KCB Group’s employee headcount fell by 240 in the six months to June 2019, another low in seven years, with CEO Joshua Oigara saying the trend was inevitable given banks’ increased investment in digital outlets.
The group had 5,980 employees at the close of June 2019 compared to the 6,220 it closed 2018 with, marking a sustained drop in its headcount amid the lender’s growing profitability. From a staff size of 5,162 in 2012, the number of employees grew to a peak of 7,509 in 2015 before starting to shrink.
“For efficiency, we will see less and less jobs in the industry. In reality, as we build much more investments in our digital channels and agencies, we will see fewer jobs in our establishments,” Mr Oigara told the Business Daily in an interview.
However, the CEO who also chairs the Kenya Bankers Association (KBA), said a new set of jobs would be created elsewhere through linkages with the banking sector.
“The future of jobs in the banks is actually to create jobs in different sectors and businesses by working with entrepreneurs.
“We have to reorganise and reimagine job creation in the sector by investing in small businesses,” he said.

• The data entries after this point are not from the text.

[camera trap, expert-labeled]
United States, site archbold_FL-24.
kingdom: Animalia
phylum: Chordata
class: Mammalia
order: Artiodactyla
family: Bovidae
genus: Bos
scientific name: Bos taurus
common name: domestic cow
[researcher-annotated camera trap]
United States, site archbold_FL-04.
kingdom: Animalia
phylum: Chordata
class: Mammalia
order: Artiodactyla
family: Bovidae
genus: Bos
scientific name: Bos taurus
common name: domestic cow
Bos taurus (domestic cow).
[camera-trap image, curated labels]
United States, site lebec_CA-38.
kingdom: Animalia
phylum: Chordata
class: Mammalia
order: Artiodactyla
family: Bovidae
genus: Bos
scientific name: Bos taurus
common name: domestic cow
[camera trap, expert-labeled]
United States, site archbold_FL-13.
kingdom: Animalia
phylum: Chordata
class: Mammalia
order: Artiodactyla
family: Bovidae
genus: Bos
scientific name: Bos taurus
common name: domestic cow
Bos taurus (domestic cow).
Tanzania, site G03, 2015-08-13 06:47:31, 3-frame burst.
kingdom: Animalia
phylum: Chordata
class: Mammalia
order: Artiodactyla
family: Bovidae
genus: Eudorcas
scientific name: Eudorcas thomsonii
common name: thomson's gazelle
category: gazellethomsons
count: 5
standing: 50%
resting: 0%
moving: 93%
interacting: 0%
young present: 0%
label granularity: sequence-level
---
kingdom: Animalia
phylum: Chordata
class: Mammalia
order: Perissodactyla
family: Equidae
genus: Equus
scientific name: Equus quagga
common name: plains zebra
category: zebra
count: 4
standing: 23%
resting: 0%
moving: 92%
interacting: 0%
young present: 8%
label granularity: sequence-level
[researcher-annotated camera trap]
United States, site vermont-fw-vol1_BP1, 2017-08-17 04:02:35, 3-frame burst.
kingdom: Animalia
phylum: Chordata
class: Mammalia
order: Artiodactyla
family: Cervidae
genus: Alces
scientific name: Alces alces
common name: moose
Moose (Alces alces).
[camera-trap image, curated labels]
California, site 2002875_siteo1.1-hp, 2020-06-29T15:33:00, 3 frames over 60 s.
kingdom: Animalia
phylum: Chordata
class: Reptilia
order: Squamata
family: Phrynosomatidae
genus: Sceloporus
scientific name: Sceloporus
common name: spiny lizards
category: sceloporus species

The bank runs 2jiajiri programme that has so far benefited 27,139 people through opportunities spread out in domestic services, automotive engineering, beauty and personal care, building and construction as well as agribusiness.
The programme aims at catalysing job and wealth creation for at least two million youth engaged in the informal sector within eastern Africa.
KCB’s average transactions per teller per day decreased by 15 percent to 64.4 in the half-year period to June compared with 75.4 in the previous half-year.
The number of branch transactions also dipped from 8.5 million to 7.3 million.
Banks remain a crucial employer despite consistently shedding jobs over the last few years.
In the 2017/18 financial year, commercial banks spent Sh39 billion on staff costs, according to the KBA.
While one employee was serving 1,227 customers in 2016, the same employee is now serving more than 1,544 customers as a result of increased efficiency from technology.
The Central Bank of Kenya (CBK) has previously hinted that the industry was likely to continue experiencing changes in staffing as lenders adopt innovations such as financial technology, blockchain and artificial intelligence.
While the common practice by banks is to trim their workforce to cut costs and improve on efficiency, the CBK data last year showed that lenders’ wage bill still rose despite layoffs as their remaining staff’s salaries increased.
With the increase in workload, workers in the banking sector have bargained for improved terms, complicating the management’s model of growing by shrinking the workforce.